Houghton Mifflin Harcourt, $17.99, hardcover, 352p., 9780544932050

Martin Rising: Requiem for a King

by Andrea Davis Pinkney, illus. by Brian Pinkney


Using powerfully lyrical poetry and strikingly bold watercolor, gouache and India ink illustrations, wife-and-husband collaborators Andrea Davis Pinkney and Brian Pinkney pay homage to Dr. Martin Luther King, Jr.'s final months of life. They chronicle the Memphis sanitation workers' strike, Dr. King's role in the protest, his assassination and the legacy that lives on in his name.

Andrea Davis Pinkney's poems present the peaceful civil rights activist on a multitude of levels, offering insight for young readers of varying abilities. Whether literal, spiritual or metaphorical, all of her words carry a melodic quality that exalts her subject, celebrating his courage and accomplishments while leaving a lasting impression on her audience. In the poem "Compass," about King's murder and printed on a darkly painted page, she describes his necktie, on a white shirt now splattered with blood: "The necktie's tail--flipped, crooked, cockamamie--/ is a needle pointing north/ on a compass whose every arrow/ leads to peace." In darkness, Pinkney finds an indicator of hope in this American icon.

Complementing his wife's language, Brian Pinkney reveres King with strokes of heavenly color. He depicts the Lorraine Motel, strikers, King's friends and family and, of course, the man himself. Pinkney interprets weather, emotion and the strong spiritual aspect of King's life through his arresting paintings.

Additional content at the conclusion offers presentation ideas for classrooms, but Martin Rising is a treasure for lone readers, reading groups or classrooms.

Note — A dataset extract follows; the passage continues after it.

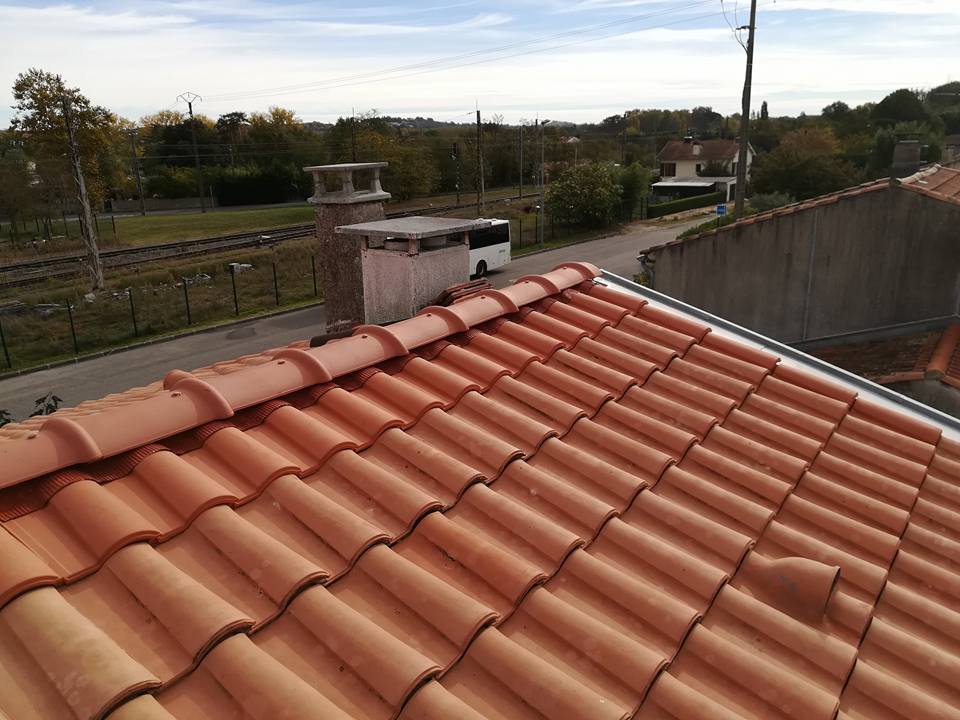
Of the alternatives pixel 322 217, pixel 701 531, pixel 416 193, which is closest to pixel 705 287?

And while middle graders are the target audience, the content will inspire people of all ages. --Jen Forbus, freelancer

Discover: Andrea Davis Pinkney and Brian Pinkney celebrate the last months of the life of Dr. Martin Luther King, Jr. through poetry and painting.

Scholastic Press, $19.99, hardcover, 128p., 9780545702539

The Cruel Prince

by Holly Black


A tall stranger mysteriously appears in the home of seven-year-old twins Jude and Taryn, "as if stepping between one shadow and the next." He proceeds to murder their parents in front of them, then whisks away the twins and their older sister, Vivi, to live with him in Faerie. Although the twins are human, Vivi is the stranger's heir, fathered when the girls' mother was his wife.

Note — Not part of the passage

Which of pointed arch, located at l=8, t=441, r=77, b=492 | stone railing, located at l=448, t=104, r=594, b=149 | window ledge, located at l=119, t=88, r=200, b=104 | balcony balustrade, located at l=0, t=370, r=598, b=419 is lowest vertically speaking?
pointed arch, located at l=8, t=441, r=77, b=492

Now Jude is 17, and being raised like "a trueborn child of Faerie." She is frequently reminded by the fey servants how fortunate she is that her adoptive father, Madoc, treats all three sisters as Gentry, because to most of the Folk she will always be "a bastard daughter of a faithless wife, a human without a drop of faerie blood." Determined to win a place at Court through skill rather than marriage, she hones her bladesmanship. She aims to be granted a knighthood, and with it a place in one of the royals' personal guards. But Madoc denies Jude the right to try for a knighthood, leaving her with a desperate need to prove she's not weak. When she is recruited to spy for third-born Prince Dain, she takes the opportunity to prove herself and is drawn into dangerous games of Faerie power and intrigue.

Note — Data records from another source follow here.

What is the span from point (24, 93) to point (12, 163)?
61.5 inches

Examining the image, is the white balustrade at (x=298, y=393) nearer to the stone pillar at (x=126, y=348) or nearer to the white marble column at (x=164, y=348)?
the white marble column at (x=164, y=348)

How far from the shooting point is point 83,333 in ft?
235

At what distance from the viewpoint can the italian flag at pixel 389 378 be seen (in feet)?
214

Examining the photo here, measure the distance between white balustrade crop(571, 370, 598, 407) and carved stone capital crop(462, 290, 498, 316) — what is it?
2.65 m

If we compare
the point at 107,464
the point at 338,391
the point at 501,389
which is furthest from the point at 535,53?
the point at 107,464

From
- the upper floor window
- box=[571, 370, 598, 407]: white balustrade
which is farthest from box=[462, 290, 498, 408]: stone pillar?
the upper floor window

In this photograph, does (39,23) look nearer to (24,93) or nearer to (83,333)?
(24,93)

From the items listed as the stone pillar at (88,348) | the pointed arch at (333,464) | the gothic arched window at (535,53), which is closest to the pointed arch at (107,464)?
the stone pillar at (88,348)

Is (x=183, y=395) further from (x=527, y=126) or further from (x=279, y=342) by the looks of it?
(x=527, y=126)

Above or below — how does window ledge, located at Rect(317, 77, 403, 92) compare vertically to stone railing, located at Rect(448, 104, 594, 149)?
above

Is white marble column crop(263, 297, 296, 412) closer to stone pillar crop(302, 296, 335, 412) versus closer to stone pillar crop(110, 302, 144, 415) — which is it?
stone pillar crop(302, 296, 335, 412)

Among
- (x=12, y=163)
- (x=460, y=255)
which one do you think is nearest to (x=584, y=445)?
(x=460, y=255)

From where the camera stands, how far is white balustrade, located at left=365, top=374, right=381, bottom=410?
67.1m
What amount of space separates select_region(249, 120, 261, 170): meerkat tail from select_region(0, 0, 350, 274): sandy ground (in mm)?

Holly Black (The Coldest Girl in Coldtown; The Darkest Part of the Forest) works her magic with this story, effortlessly giving all things fey a thoroughly modern sensibility. With The Cruel Prince, she introduces a stunning new series, full of all the glamour and brutality that Faerie can deliver. Secret strategies, twisted loyalties, love, lust and betrayal all come into play as Jude struggles to find her way among the Folk. --Lynn Becker, blogger and host of Book Talk, a monthly online discussion of children's books for SCBWI

Discover: Seventeen-year-old mortal Jude vies for power as she struggles to live among the stronger, more beautiful and deeply wicked inhabitants of Faerie.